Lavorare come ottico in Italia significa far parte di una folta schiera di 21.500 professionisti: di questi, 19.500 lavorano nel retail specializzato e 2.000 nelle altre imprese. A differenza dell’oculista – medico specializzato nella diagnosi e cura delle malattie oculari – l’ottico è un professionista dell’arte ausiliaria delle professioni sanitarie: realizza e vende ausili visivi (occhiali, lenti a contatto e dispositivi per ipovedenti); corregge i difetti di rifrazione, confezionando i dispositivi medici visivi o su prescrizione medica o su propria prescrizione nel caso in cui l’utente non abbia malattie degli occhi.

Il giro d’affari della filiera italiana dell’ottica si attesta su un valore sopra i 9,2 miliardi di euro. A farlo sapere a Partitaiva.it è Giorgio Righetti, direttore dell’Istituto Zaccagnini che, con una sede a Bologna e una a Milano, è la più grande scuola italiana di ottica e optometria, fondata nel 1977. 

Giorgio Righetti

Quanto vale l’export dell’ottica

Secondo i dati Anfao 2025, il mercato italiano, solo per quanto riguarda l’occhialeria, vanta una produzione del valore di 5,64 miliardi di euro. “L’occhialeria italiana – spiega Righetti – conta molto sulle esportazioni, che sono state una quota importante nel 2025, anche nel complesso quadro economico internazionale, influenzato dai dazi Usa. L’export verso gli Stati Uniti è stato del 15% nel 2025; l’export verso i Paesi europei è stato del 59%, con tendenze in crescita in Francia (+4,5%), Germania (+8,7%), Spagna (+12,1%) e Regno Unito (+4,7%); Olanda (+15%), Portogallo (+13,1%), Polonia (+16,2%) e Ungheria (+17,4%)”.
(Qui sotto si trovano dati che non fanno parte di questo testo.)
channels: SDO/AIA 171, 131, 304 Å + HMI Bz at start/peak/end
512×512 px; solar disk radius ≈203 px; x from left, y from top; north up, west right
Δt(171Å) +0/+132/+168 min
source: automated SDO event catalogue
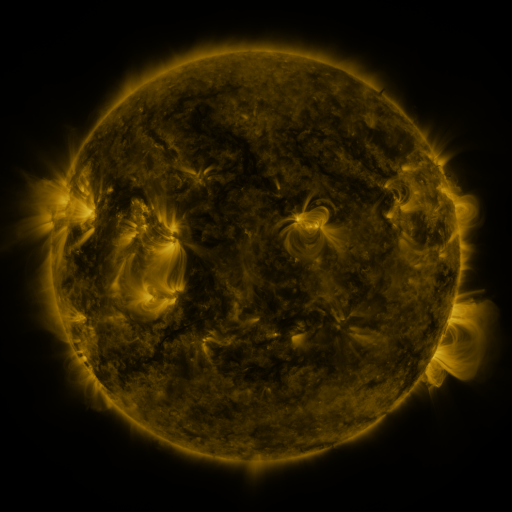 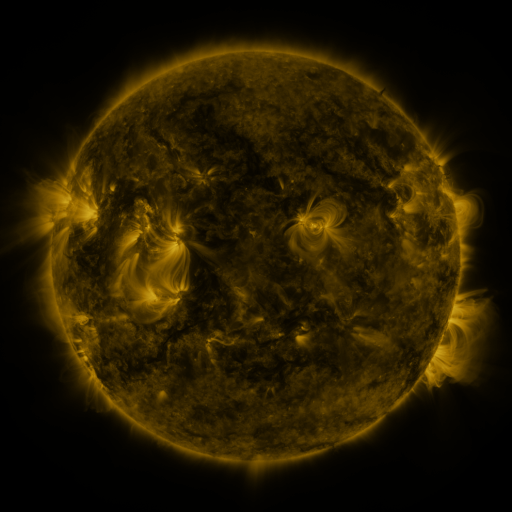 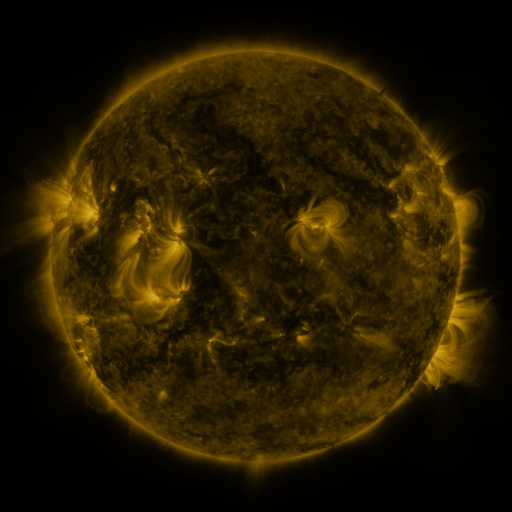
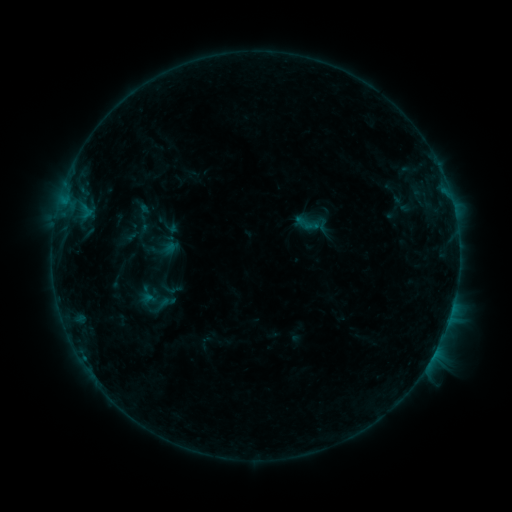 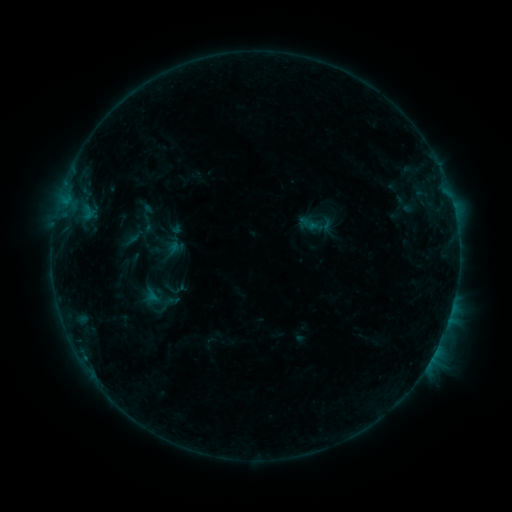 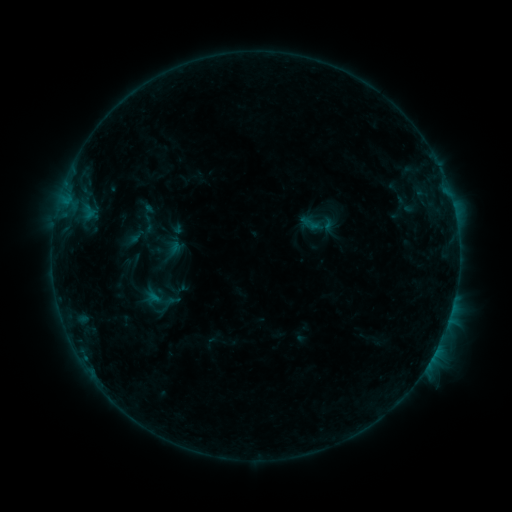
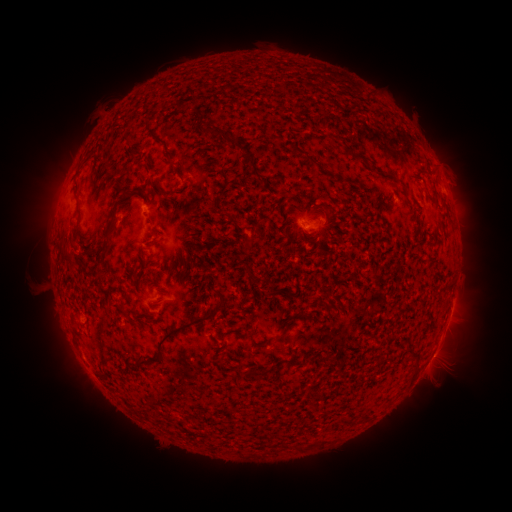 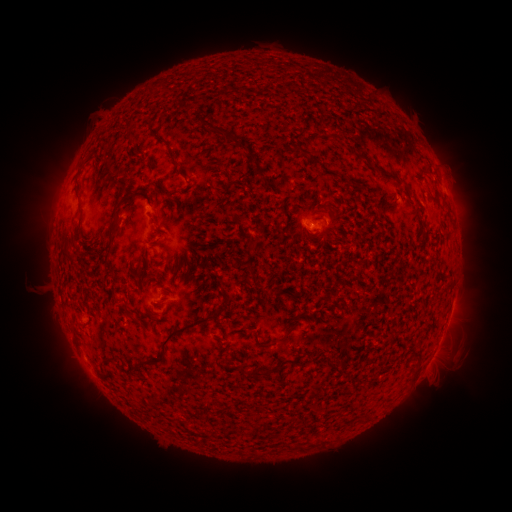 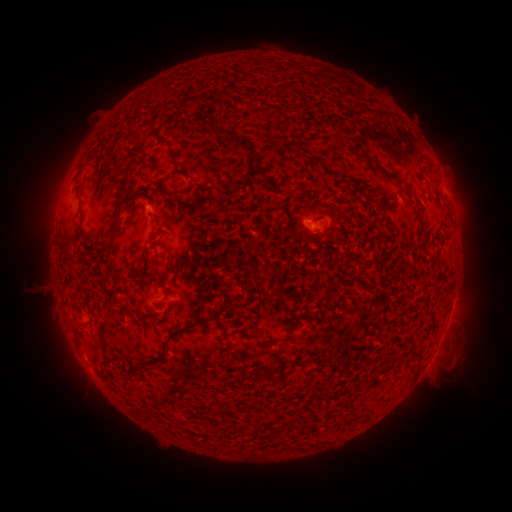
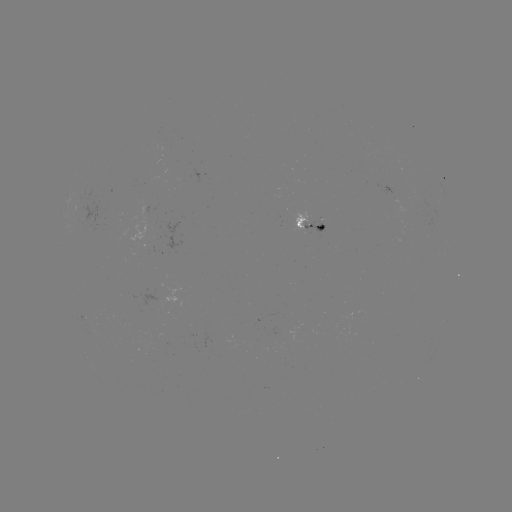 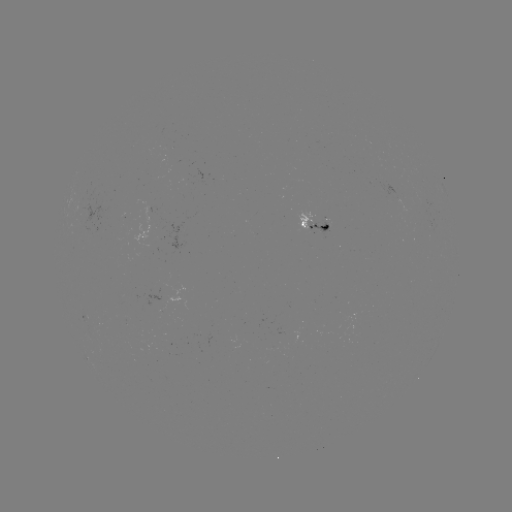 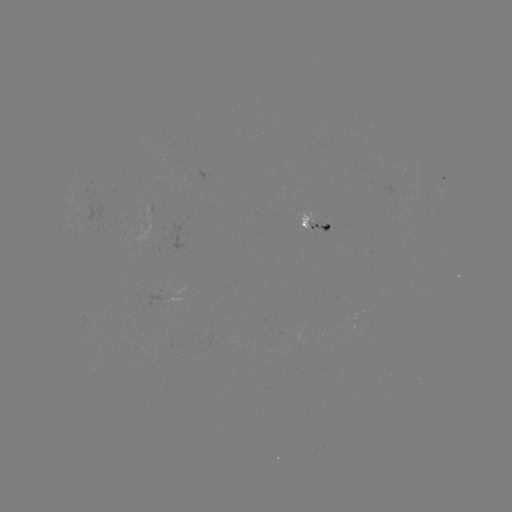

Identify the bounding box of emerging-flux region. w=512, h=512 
[305, 220, 331, 233].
L’occhialeria italiana ha esportato, nel 2025, 106 milioni di paia di occhiali (-3% rispetto al 2024), di cui 63 milioni di occhiali da sole e 43 milioni di montature da vista. Il segmento industriale della filiera conta 798 aziende (-2% sul 2024) e 22.837 addetti (-4,4%), con una flessione dovuta principalmente alla mancata stabilizzazione dei contratti a termine.

Le lenti a contatto

Ai dati dell’occhialeria si devono poi aggiungere i numeri delle lenti a contatto. “In base al dato GFK – aggiunge il direttore dell’Istituto Zaccagnini – nel 2025 in Italia il valore delle vendite delle lenti a contatto e dei prodotti per la loro manutenzione è stato di 425 milioni di euro, in crescita rispetto al 2024 dell’1,9%. Inoltre, secondo Euromcontact, l’associazione europea delle imprese produttrici di lenti a contatto e soluzioni per la manutenzione, il mercato europeo delle sole lenti a contatto morbide nel 2024 aveva già raggiunto un valore di 2.328 milioni di euro”. I dati sono relativi a 32 paesi dell’area EMEA e si riferiscono al valore del mercato sell-in (vendite dei produttori ai professionisti della visione).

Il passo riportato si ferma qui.